== operator on objects in Java

Question

I am not able to understand the difference in the way obj and obj2 objects are created in the following code. In particular, I am not sure how a primitive is cast to an object. Looking at some of the other questions here, I thought this was not possible. But the following program compiles and runs fine. In the first case, the output is false and in the second case it is true.

public class Test {

    public static void main(String args[]){

        Integer num = new Integer(3) ;
        Object obj = num;
        Integer[] integerArr = {1, 2, 3, 4};
        Object[] objArr = integerArr;
        boolean contains = false;

        for (int i = 0; i < objArr.length; i++){
            if (objArr[i] == obj){
                contains = true;
                break;
            }
        }

        System.out.println(contains);

        int num2 = 3 ;
        Object obj2 = num2;
        Integer[] integerArr2 = {1, 2, 3, 4};
        Object[] objArr2 = integerArr2;
        boolean contains2 = false;

        for (int i = 0; i < objArr2.length; i++){
            if (objArr2[i] == obj2){
                contains2 = true;
                break;
            }
        }

        System.out.println(contains2);
    }

}

You got lucky. `Integer` objects are cached for small values. — Mysticial, Mar 06 '13 at 00:31
This is the dupe with the most votes I could find. http://stackoverflow.com/questions/5117132/integer-wrapper-objects-share-the-same-instances-only-within-the-value-127 — user000001, Mar 06 '13 at 00:49

Óscar López · Answer 1 · 2013-03-06T00:38:51.217

The == operator between objects tests for identity (if two objects are exactly the same), whereas the equals() method tests for equality (whether two objects have the same value).

TASK INSTRUCTIONS =
**A.** Can you reproduce the thread on the Java == operator word for word?
**B.** Can you write out the records exactly, starting at the beginning of the records and ending with the line that contains "16.9 meters", both ends included? Leave the pictures out.

RECORDS TO USE =
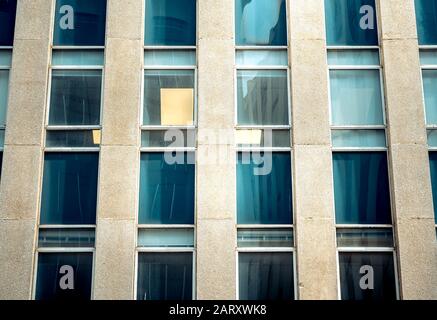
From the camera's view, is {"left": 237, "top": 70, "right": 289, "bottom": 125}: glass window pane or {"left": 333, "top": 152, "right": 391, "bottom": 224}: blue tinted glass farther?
{"left": 237, "top": 70, "right": 289, "bottom": 125}: glass window pane

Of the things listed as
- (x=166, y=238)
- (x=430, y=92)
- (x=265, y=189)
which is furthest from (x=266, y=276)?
(x=430, y=92)

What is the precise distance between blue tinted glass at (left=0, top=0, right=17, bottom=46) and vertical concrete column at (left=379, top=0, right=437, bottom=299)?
32.1 feet

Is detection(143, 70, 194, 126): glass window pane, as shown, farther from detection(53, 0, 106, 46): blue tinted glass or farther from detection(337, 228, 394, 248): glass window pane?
detection(337, 228, 394, 248): glass window pane

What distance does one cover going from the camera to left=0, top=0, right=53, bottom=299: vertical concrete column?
14.8m

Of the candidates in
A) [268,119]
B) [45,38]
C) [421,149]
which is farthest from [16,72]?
[421,149]

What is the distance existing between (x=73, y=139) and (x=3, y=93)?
2.33 meters

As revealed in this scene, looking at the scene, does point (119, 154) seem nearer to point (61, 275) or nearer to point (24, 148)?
point (24, 148)

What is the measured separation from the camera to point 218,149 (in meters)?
15.6

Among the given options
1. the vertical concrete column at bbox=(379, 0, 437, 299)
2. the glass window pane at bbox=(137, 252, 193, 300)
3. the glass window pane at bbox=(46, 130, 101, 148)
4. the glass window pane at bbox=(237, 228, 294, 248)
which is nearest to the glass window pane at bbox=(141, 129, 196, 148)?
the glass window pane at bbox=(46, 130, 101, 148)

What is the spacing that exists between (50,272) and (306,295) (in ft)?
20.0

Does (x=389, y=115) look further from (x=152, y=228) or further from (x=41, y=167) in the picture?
(x=41, y=167)

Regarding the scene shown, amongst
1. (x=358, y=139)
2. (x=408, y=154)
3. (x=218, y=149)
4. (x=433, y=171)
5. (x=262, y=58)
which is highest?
(x=262, y=58)

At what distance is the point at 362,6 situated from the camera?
16.9 meters

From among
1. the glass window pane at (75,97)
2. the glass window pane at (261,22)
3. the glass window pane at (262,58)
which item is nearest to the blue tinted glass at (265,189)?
the glass window pane at (262,58)
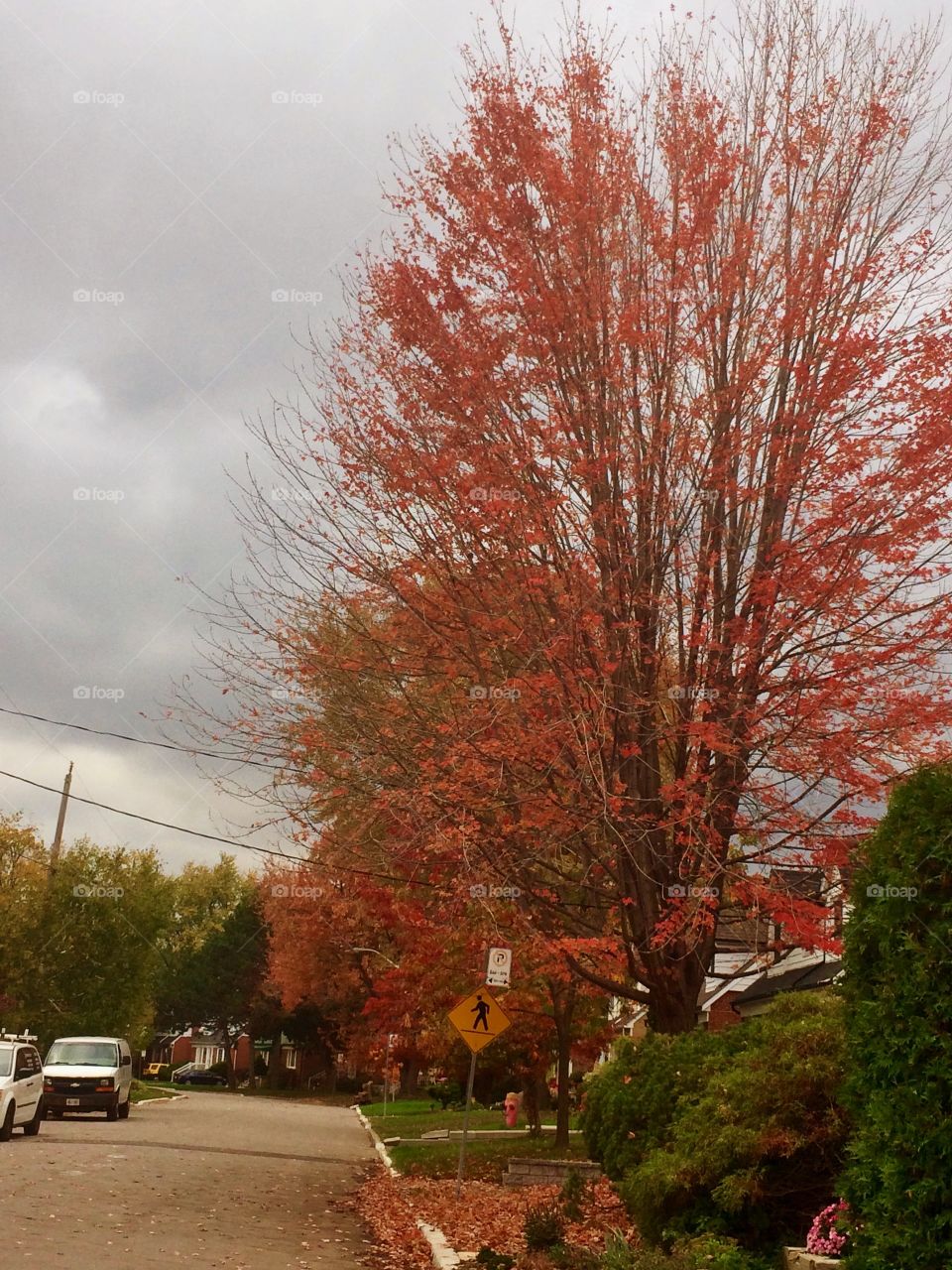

TASK SOLUTIONS =
**A.**
== operator on objects in Java

Question

I am not able to understand the difference in the way obj and obj2 objects are created in the following code. In particular, I am not sure how a primitive is cast to an object. Looking at some of the other questions here, I thought this was not possible. But the following program compiles and runs fine. In the first case, the output is false and in the second case it is true.

public class Test {

    public static void main(String args[]){

        Integer num = new Integer(3) ;
        Object obj = num;
        Integer[] integerArr = {1, 2, 3, 4};
        Object[] objArr = integerArr;
        boolean contains = false;

        for (int i = 0; i < objArr.length; i++){
            if (objArr[i] == obj){
                contains = true;
                break;
            }
        }

        System.out.println(contains);

        int num2 = 3 ;
        Object obj2 = num2;
        Integer[] integerArr2 = {1, 2, 3, 4};
        Object[] objArr2 = integerArr2;
        boolean contains2 = false;

        for (int i = 0; i < objArr2.length; i++){
            if (objArr2[i] == obj2){
                contains2 = true;
                break;
            }
        }

        System.out.println(contains2);
    }

}

You got lucky. `Integer` objects are cached for small values. — Mysticial, Mar 06 '13 at 00:31
This is the dupe with the most votes I could find. http://stackoverflow.com/questions/5117132/integer-wrapper-objects-share-the-same-instances-only-within-the-value-127 — user000001, Mar 06 '13 at 00:49

Óscar López · Answer 1 · 2013-03-06T00:38:51.217

The == operator between objects tests for identity (if two objects are exactly the same), whereas the equals() method tests for equality (whether two objects have the same value).

**B.**
From the camera's view, is {"left": 237, "top": 70, "right": 289, "bottom": 125}: glass window pane or {"left": 333, "top": 152, "right": 391, "bottom": 224}: blue tinted glass farther?
{"left": 237, "top": 70, "right": 289, "bottom": 125}: glass window pane

Of the things listed as
- (x=166, y=238)
- (x=430, y=92)
- (x=265, y=189)
which is furthest from (x=266, y=276)?
(x=430, y=92)

What is the precise distance between blue tinted glass at (left=0, top=0, right=17, bottom=46) and vertical concrete column at (left=379, top=0, right=437, bottom=299)?
32.1 feet

Is detection(143, 70, 194, 126): glass window pane, as shown, farther from detection(53, 0, 106, 46): blue tinted glass or farther from detection(337, 228, 394, 248): glass window pane?
detection(337, 228, 394, 248): glass window pane

What distance does one cover going from the camera to left=0, top=0, right=53, bottom=299: vertical concrete column?
14.8m

Of the candidates in
A) [268,119]
B) [45,38]
C) [421,149]
which is farthest from [16,72]?
[421,149]

What is the distance existing between (x=73, y=139) and (x=3, y=93)?
2.33 meters

As revealed in this scene, looking at the scene, does point (119, 154) seem nearer to point (61, 275) or nearer to point (24, 148)?
point (24, 148)

What is the measured separation from the camera to point 218,149 (in meters)?
15.6

Among the given options
1. the vertical concrete column at bbox=(379, 0, 437, 299)
2. the glass window pane at bbox=(137, 252, 193, 300)
3. the glass window pane at bbox=(46, 130, 101, 148)
4. the glass window pane at bbox=(237, 228, 294, 248)
which is nearest to the glass window pane at bbox=(141, 129, 196, 148)?
the glass window pane at bbox=(46, 130, 101, 148)

What is the spacing that exists between (50,272) and (306,295) (in ft)?
20.0

Does (x=389, y=115) look further from (x=152, y=228) or further from (x=41, y=167) in the picture?
(x=41, y=167)

Regarding the scene shown, amongst
1. (x=358, y=139)
2. (x=408, y=154)
3. (x=218, y=149)
4. (x=433, y=171)
5. (x=262, y=58)
which is highest?
(x=262, y=58)

At what distance is the point at 362,6 situated from the camera?
16.9 meters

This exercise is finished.